**WHAT THE TASK REQUIRES:**
Copy the material word for word, from the line containing "How far from where" up to and including the final line of the material.

**SUPPLIED MATERIAL:**
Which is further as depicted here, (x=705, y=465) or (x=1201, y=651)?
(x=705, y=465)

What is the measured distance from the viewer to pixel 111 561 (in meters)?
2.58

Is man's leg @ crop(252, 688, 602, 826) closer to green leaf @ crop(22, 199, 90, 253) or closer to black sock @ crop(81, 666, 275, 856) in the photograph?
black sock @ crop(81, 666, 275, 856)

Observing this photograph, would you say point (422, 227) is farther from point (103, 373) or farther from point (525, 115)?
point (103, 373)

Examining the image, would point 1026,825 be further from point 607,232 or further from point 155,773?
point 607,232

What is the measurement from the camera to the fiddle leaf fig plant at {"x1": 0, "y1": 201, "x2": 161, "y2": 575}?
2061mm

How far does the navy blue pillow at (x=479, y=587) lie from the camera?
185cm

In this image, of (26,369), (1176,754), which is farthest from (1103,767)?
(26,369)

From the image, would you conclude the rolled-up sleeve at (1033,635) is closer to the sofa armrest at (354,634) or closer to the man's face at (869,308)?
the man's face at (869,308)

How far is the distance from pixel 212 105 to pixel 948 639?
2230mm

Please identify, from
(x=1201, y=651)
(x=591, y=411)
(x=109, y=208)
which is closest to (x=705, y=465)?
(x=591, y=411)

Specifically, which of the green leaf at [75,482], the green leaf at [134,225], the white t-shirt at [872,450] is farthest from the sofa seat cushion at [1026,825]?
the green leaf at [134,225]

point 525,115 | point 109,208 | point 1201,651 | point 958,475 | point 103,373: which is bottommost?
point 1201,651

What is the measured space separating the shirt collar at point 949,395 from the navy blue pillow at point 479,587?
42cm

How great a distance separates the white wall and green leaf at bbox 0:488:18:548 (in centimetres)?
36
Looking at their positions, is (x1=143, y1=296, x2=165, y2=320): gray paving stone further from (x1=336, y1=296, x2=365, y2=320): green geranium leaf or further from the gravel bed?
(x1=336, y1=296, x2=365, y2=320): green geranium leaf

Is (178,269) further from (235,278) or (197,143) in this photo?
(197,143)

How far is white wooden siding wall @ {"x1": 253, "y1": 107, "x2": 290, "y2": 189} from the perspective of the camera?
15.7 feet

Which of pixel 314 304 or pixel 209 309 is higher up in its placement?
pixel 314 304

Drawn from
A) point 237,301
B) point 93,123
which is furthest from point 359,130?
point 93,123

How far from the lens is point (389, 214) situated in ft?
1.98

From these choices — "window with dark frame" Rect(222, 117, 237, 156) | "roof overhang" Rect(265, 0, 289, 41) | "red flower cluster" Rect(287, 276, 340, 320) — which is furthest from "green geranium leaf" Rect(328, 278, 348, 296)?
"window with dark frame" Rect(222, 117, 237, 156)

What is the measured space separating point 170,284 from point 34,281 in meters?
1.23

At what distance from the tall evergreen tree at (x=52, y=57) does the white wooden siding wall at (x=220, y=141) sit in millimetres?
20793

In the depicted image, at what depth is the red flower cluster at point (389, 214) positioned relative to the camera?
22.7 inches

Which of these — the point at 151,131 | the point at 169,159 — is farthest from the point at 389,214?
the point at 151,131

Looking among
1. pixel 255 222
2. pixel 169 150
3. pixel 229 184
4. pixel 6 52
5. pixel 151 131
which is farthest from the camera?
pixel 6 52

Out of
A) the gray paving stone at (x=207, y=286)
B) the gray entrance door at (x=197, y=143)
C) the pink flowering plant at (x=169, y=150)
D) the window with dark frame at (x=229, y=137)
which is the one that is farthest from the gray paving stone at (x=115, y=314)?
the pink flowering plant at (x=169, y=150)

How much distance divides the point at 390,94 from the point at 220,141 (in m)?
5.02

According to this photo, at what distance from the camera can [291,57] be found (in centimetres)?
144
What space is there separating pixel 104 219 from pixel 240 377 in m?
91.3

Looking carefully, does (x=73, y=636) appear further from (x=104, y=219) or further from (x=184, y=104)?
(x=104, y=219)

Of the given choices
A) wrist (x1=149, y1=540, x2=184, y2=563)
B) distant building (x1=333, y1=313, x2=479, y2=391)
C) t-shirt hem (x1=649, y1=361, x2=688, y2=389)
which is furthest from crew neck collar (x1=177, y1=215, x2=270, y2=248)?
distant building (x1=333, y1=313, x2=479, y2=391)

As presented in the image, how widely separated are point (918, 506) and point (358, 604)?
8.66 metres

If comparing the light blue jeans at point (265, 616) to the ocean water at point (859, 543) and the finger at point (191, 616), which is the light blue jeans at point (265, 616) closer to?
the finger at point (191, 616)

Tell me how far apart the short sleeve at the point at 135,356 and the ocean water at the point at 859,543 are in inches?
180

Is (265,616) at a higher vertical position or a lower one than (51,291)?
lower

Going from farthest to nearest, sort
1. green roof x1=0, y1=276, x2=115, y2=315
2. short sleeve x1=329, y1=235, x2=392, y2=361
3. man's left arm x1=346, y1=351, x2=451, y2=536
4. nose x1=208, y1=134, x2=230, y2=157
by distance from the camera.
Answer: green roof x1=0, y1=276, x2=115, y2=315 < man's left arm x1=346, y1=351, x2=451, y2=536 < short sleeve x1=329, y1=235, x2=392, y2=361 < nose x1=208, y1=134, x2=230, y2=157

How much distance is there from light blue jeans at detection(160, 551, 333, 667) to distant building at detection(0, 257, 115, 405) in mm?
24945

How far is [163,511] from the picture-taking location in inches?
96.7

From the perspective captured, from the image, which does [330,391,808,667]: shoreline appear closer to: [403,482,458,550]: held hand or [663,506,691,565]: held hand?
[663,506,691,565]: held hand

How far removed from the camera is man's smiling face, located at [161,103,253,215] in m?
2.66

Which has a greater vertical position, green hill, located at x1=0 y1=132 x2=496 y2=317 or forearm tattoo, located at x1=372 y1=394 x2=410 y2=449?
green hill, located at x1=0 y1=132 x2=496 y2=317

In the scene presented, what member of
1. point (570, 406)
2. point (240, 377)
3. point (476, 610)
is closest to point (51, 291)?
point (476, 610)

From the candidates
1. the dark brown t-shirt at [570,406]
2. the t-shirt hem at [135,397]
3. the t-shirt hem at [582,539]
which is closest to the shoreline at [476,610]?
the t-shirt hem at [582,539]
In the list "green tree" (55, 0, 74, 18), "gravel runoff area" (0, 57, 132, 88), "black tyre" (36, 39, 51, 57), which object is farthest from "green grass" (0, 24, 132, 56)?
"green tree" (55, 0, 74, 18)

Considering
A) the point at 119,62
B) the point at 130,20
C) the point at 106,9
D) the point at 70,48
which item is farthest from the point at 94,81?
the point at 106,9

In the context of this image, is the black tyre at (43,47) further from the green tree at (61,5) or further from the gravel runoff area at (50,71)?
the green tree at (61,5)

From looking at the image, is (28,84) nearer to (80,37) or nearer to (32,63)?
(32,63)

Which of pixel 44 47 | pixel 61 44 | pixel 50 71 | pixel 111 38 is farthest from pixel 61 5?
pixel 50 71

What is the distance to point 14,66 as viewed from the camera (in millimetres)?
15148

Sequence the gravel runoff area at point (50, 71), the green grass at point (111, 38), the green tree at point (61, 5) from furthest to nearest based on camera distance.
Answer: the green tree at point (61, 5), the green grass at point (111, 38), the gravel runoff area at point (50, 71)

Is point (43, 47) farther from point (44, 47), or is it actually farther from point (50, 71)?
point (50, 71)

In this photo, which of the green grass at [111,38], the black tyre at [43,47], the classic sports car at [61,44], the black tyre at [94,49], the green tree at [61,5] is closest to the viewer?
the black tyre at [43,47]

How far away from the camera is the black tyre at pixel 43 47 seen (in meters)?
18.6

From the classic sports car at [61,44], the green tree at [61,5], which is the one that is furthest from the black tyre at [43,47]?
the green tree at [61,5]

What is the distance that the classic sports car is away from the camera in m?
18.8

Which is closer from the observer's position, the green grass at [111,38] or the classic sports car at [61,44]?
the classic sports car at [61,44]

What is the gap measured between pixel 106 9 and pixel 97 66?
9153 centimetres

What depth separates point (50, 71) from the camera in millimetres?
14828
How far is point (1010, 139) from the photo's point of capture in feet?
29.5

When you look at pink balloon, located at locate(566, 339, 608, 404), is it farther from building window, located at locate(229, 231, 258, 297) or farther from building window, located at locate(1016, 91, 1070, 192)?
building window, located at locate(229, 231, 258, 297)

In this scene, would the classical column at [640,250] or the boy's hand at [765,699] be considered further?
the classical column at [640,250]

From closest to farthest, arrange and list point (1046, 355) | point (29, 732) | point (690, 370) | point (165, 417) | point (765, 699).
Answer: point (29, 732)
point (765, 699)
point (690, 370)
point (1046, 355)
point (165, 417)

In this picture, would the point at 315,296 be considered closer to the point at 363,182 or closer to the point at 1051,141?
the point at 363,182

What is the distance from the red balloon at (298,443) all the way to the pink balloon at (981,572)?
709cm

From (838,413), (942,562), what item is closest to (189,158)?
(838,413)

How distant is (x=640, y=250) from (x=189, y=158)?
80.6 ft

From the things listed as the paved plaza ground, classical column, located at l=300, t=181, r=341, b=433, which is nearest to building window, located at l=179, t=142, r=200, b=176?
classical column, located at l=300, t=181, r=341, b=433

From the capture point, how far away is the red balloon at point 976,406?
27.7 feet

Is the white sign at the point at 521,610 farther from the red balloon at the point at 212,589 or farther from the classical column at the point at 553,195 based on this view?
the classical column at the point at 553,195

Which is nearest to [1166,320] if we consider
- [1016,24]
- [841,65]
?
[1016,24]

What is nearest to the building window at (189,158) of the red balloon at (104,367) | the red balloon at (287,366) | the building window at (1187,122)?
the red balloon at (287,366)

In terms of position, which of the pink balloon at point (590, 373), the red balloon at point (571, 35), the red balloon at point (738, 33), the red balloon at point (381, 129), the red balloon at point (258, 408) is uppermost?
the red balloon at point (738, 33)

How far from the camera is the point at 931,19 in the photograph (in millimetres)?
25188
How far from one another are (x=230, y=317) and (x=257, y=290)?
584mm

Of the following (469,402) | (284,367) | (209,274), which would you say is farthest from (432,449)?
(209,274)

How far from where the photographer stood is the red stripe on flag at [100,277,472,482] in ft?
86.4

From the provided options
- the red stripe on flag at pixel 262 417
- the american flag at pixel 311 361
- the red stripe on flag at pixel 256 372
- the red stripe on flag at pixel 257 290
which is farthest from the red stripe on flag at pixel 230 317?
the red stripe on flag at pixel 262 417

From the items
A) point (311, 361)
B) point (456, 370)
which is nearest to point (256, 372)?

**SOLUTION:**
How far from where the photographer stood is the red stripe on flag at [100,277,472,482] in ft?
86.4

From the provided options
- the red stripe on flag at pixel 262 417
- the american flag at pixel 311 361
- the red stripe on flag at pixel 256 372
- the red stripe on flag at pixel 257 290
which is farthest from the red stripe on flag at pixel 230 317?
the red stripe on flag at pixel 262 417

From the items
A) point (311, 361)
B) point (456, 370)
which is nearest to point (256, 372)?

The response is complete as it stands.